___ SUPPLIED DATA ___
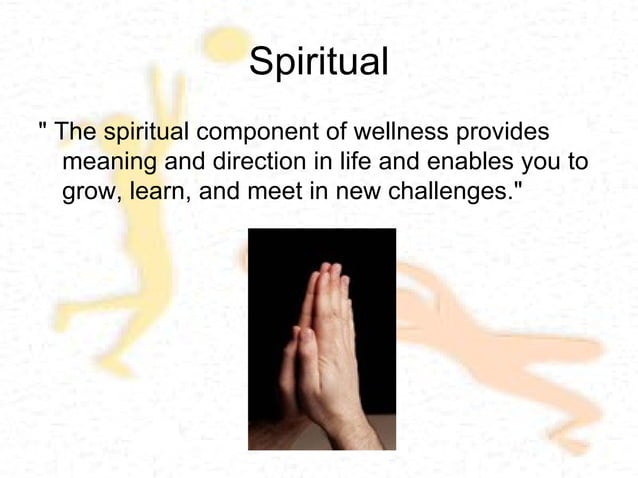 Spiritual

" The spiritual component of wellness provides meaning and direction in life and enables you to grow, learn, and meet in new challenges."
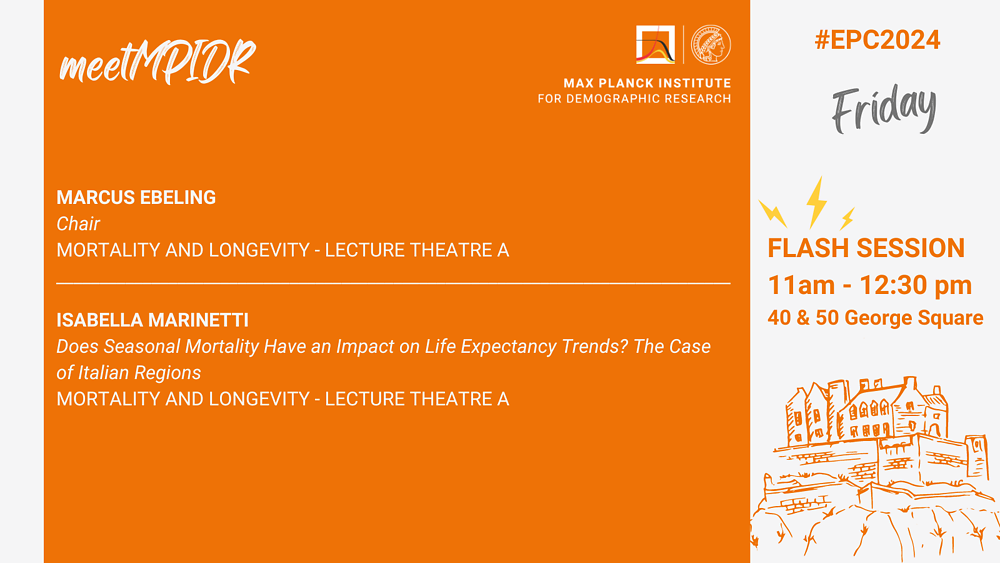 meetMPIDR

MAX PLANCK INSTITUTE
FOR DEMOGRAPHIC RESEARCH

MARCUS EBELING
Chair
MORTALITY AND LONGEVITY - LECTURE THEATRE A

ISABELLA MARINETTI
Does Seasonal Mortality Have an Impact on Life Expectancy Trends? The Case of Italian Regions
MORTALITY AND LONGEVITY - LECTURE THEATRE A

#EPC2024

Friday

FLASH SESSION
11am - 12:30 pm
40 & 50 George Square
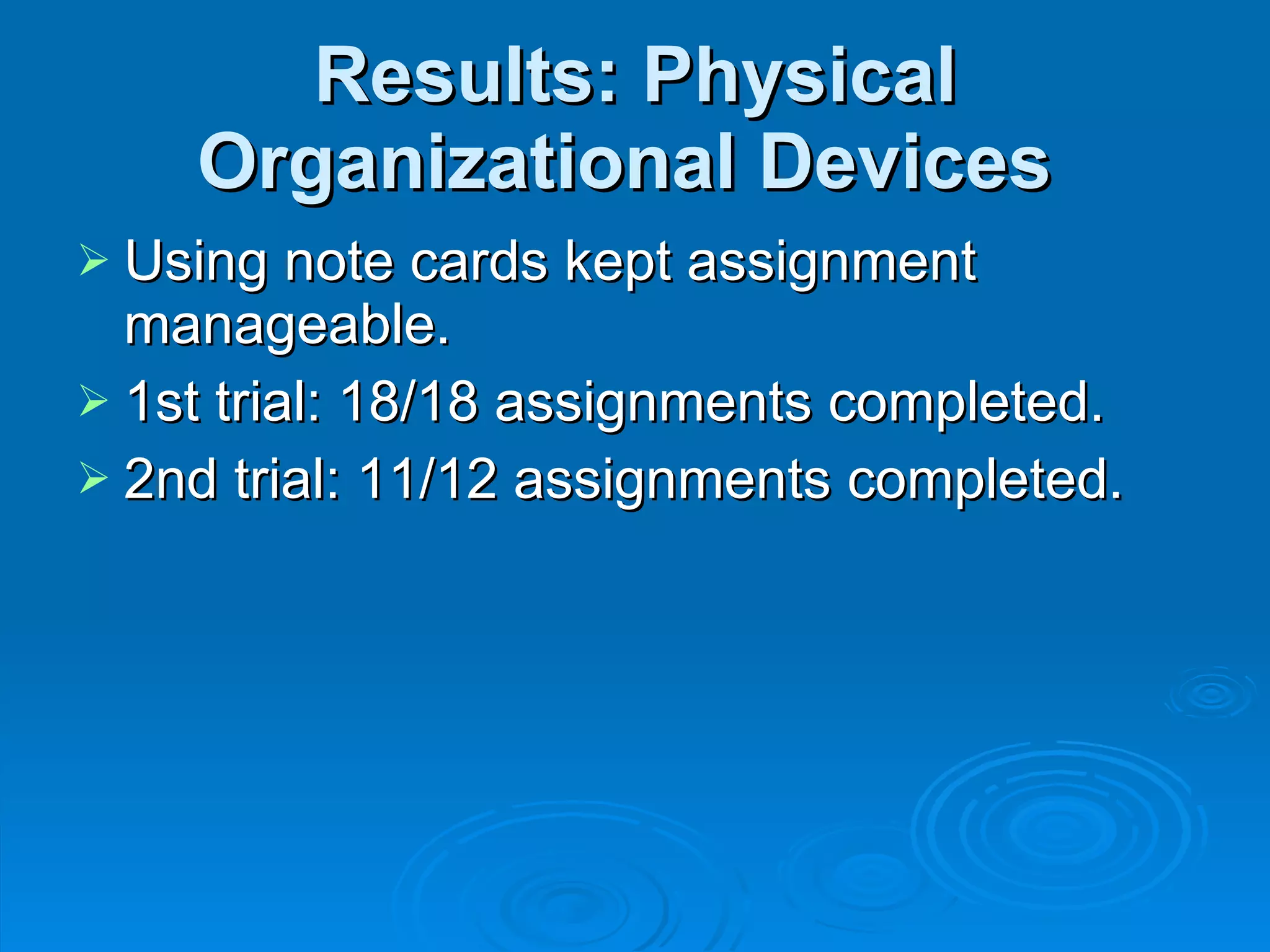 Results: Physical Organizational Devices

➢ Using note cards kept assignment manageable.

➢ 1st trial: 18/18 assignments completed.

➢ 2nd trial: 11/12 assignments completed.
___
**TASK DESCRIPTION**
The data above are to be repeated word for word, with any pictures left out.

**ANSWER BOX**
 Spiritual

" The spiritual component of wellness provides meaning and direction in life and enables you to grow, learn, and meet in new challenges."
 meetMPIDR

MAX PLANCK INSTITUTE
FOR DEMOGRAPHIC RESEARCH

MARCUS EBELING
Chair
MORTALITY AND LONGEVITY - LECTURE THEATRE A

ISABELLA MARINETTI
Does Seasonal Mortality Have an Impact on Life Expectancy Trends? The Case of Italian Regions
MORTALITY AND LONGEVITY - LECTURE THEATRE A

#EPC2024

Friday

FLASH SESSION
11am - 12:30 pm
40 & 50 George Square
 Results: Physical Organizational Devices

➢ Using note cards kept assignment manageable.

➢ 1st trial: 18/18 assignments completed.

➢ 2nd trial: 11/12 assignments completed.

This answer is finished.